# Documentfragment
· · · · ·
Bij de toepassing van de artikelen 8.10, eerste lid, en 8.11 van de Wet milieubeheer komt verweerder een zekere beoordelingsvrijheid toe, die haar begrenzing onder meer vindt in hetgeen voortvloeit uit de meest recente algemeen aanvaarde milieutechnische inzichten.
2.3. Appellanten betogen dat ten onrechte wordt uitgegaan van de bouw van een geluidscherm in de vorm van een overkapping en de plaatsing van 17 containers, nu hiervoor geen bouwvergunning kan worden verleend.
Dat ten tijde van het nemen van het bestreden besluit een bouwvergunning ontbrak, stond er niet aan in de weg dat krachtens de Wet milieubeheer een vergunning werd verleend. De beroepsgrond treft geen doel.
2.4. Appellanten voeren aan dat het uitvoeren van activiteiten op het achterterrein van de inrichting op korte afstand van hun woningen planologisch en ruimtelijk onaanvaardbaar is, mede gelet op de in de VNG-publicatie “Bedrijven en milieuzonering” aanbevolen afstanden tussen bedrijven en woonbebouwing.
Deze beroepsgrond heeft geen betrekking op het belang van de bescherming van het milieu in de zin van artikel 8.10 van de Wet milieubeheer en kan reeds om die reden niet slagen. De Afdeling merkt hierbij op dat voornoemde VNG-publicatie is bedoeld als hulpmiddel voor een zekere categorisering van bedrijven ten behoeve van bestemmingsplannen en milieubeleidsplannen. De publicatie bevat echter - zoals in de publicatie zelf staat aangegeven - geen normen voor de beoordeling van een aanvraag voor een vergunning krachtens de Wet milieubeheer voor een afzonderlijk bedrijf. In dat verband dient een individuele beoordeling van de milieugevolgen van de inrichting plaats te vinden.
· · · · ·
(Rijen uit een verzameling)

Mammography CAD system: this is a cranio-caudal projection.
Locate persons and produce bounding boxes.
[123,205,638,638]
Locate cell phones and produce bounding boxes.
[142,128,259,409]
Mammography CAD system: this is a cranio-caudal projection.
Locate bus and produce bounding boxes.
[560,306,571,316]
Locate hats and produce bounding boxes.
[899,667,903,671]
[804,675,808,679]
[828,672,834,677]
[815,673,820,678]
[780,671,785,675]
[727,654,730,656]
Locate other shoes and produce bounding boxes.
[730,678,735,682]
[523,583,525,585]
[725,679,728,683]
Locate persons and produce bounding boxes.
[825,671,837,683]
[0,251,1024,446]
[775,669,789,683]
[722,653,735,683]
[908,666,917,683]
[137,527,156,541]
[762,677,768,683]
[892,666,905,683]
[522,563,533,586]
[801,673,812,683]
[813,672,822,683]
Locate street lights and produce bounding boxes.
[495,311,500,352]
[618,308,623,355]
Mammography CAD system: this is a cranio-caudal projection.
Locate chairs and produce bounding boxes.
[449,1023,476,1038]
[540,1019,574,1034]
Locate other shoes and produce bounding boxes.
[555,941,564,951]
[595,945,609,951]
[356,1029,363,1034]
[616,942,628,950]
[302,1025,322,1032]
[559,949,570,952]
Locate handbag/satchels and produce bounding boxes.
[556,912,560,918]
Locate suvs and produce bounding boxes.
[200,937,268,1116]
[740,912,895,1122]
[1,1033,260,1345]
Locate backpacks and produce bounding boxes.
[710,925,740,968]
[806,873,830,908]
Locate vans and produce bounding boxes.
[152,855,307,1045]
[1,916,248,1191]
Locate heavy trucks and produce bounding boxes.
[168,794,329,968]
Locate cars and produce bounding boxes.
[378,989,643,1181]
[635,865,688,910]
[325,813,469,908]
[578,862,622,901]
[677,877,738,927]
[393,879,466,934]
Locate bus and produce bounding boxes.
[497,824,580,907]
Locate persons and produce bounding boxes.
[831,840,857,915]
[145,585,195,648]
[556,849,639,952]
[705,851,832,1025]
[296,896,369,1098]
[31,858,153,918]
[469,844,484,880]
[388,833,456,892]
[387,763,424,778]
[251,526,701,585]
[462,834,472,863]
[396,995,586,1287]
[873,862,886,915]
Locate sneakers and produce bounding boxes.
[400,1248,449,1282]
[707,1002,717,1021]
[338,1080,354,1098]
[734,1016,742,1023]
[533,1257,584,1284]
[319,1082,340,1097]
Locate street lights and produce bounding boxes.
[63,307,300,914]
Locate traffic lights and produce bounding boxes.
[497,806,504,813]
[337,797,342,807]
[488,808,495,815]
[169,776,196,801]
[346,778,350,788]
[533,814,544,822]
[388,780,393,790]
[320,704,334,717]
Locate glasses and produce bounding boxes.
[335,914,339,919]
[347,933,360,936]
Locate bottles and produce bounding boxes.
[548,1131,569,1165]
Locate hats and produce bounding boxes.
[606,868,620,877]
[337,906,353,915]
· · · · ·
# Gestelde opgave 1
Stel voor elk van de volgende beweringen vast of ze overeenkomt met het fragment over de milieuvergunning. Antwoord per bewering met ja of nee en citeer letterlijk de woorden uit het fragment die de doorslag geven.
(a) Het ontbreken van een bouwvergunning ten tijde van het bestreden besluit stond niet in de weg aan het verlenen van een vergunning krachtens de Wet milieubeheer.
(b) De VNG-publicatie "Bedrijven en milieuzonering" bevat normen voor de beoordeling van een vergunningaanvraag van een afzonderlijk bedrijf.
(c) Volgens appellanten gaat het om de plaatsing van 12 containers.
# Gestelde opgave 2
Zet de rijen om in een JSON-lijst van strings, beginnend bij de regel met "Locate traffic lights" en eindigend bij de regel met "[548,1131,569,1165]". Neem voor elke regel één string op en laat lege regels weg.
Het fragment en de rijen zijn los van elkaar staand materiaal.

# Resultaat opdracht 1
(a) Ja: "Dat ten tijde van het nemen van het bestreden besluit een bouwvergunning ontbrak, stond er niet aan in de weg dat krachtens de Wet milieubeheer een vergunning werd verleend."
(b) Nee: "De publicatie bevat echter - zoals in de publicatie zelf staat aangegeven - geen normen voor de beoordeling van een aanvraag voor een vergunning krachtens de Wet milieubeheer voor een afzonderlijk bedrijf."
(c) Nee: "de plaatsing van 17 containers"

# Resultaat opdracht 2
[
  "Locate traffic lights and produce bounding boxes.",
  "[497,806,504,813]",
  "[337,797,342,807]",
  "[488,808,495,815]",
  "[169,776,196,801]",
  "[346,778,350,788]",
  "[533,814,544,822]",
  "[388,780,393,790]",
  "[320,704,334,717]",
  "Locate glasses and produce bounding boxes.",
  "[335,914,339,919]",
  "[347,933,360,936]",
  "Locate bottles and produce bounding boxes.",
  "[548,1131,569,1165]"
]